Gindalbie Metals LTD

Iron Ore – Changing Dynamics
The Australian iron ore industry is on the verge a major transformation, driven by a combination of booming global demand and diminishing stocks of high-grade ore.

World consumption of iron ore is driven by the global steel industry and grows on average by 10% per annum, with the main consumers being China, Japan, Korea, the United States and the European Union. The major producers of iron ore include China, Brazil, Australia, India, and Russia.
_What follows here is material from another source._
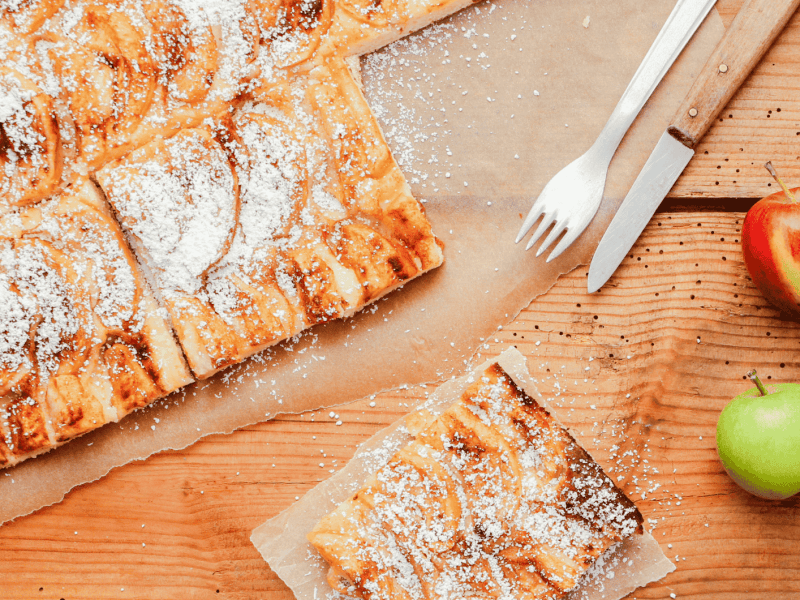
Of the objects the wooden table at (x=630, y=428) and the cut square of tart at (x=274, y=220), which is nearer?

The major growth constraints for the global iron ore industry are:
•    the position of the iron ore relative to market;
•    the cost of rail infrastructure to get it to market; and
•    the energy cost required to do so.

The growth in demand for iron ore over the past decade has principally been driven by the Chinese economy. During the first half of this decade, China’s steel consumption grew at a rate of 1.5-2.5 times GDP driven by rapid industrialization and urbanization.

Hematite
Traditionally, the Australian iron ore industry has been based on the mining, production and export of high-grade hematite ores which currently account for approximately 96% of Australia’s iron ore production.

High-grade hematite is often referred to as “Direct Shipping Ore” or “DSO” because it is mined and beneficiated using a relatively simple crushing and screening process before being exported for use in steel mills.

Magnetite
Magnetite ore has lower iron content and must be upgraded to make it suitable for steelmaking.

Magnetite ore is suitable for processing into iron ore pellets for use in modern steel production and currently accounts for approximately 50% of global iron ore production. The magnetic properties of magnetite enable it to be readily refined into an iron ore concentrate.

While magnetite is generally a lower-grade deposit, it is globally accepted as a viable and high-quality feedstock for the production of premium quality, low impurity steel.

The processing route for magnetite requires crushing, screening, grinding, magnetic separation, filtering and drying. The final product is a high iron grade magnetite concentrate (+65% Fe), with typically very low impurities.
Further processing involves the agglomeration and thermal treatment of the concentrate to produce pellets, which can be used directly in a blast furnace or direct reduction steel-making plant.

The additional processing cost for the production of magnetite concentrate can be offset by the premium price which it attracts from steel mills because of the high iron content compared to benchmark DSO hematite products.

Magnetite – the Future of Australian Iron Ore…
Traditionally, Australia has associated “iron ore” with DSO quality hematite, which underpinned by emergence of the Pilbara region as one of the world’s great iron ore provinces. As a result, magnetite has been greatly misunderstood and undervalued by the market.

Because it has lower iron content than hematite, magnetite has been regarded in Australia as a less attractive proposition.

However, the availability of cheaper energy combined with unprecedented global iron ore and steel demand is changing this perspective.

Magnetite projects today are capable of producing high-quality concentrate grading up to 68-69% Fe, which is higher grade than many of the Pilbara hematite lump and fines ores currently being produced.

Also, it is well established that hematite grades are declining globally and impurity levels are rising while the demand for quality, premium steel from China and India is continuing to increase. With hematite grades declining, high-grade magnetite concentrate is becoming an increasingly sought-after product.

Steel mills are now buying increasing volumes of high-grade, low impurity magnetite concentrate to supplement declining supplies of high-grade lump ore, in order to maintain the quality of their final product.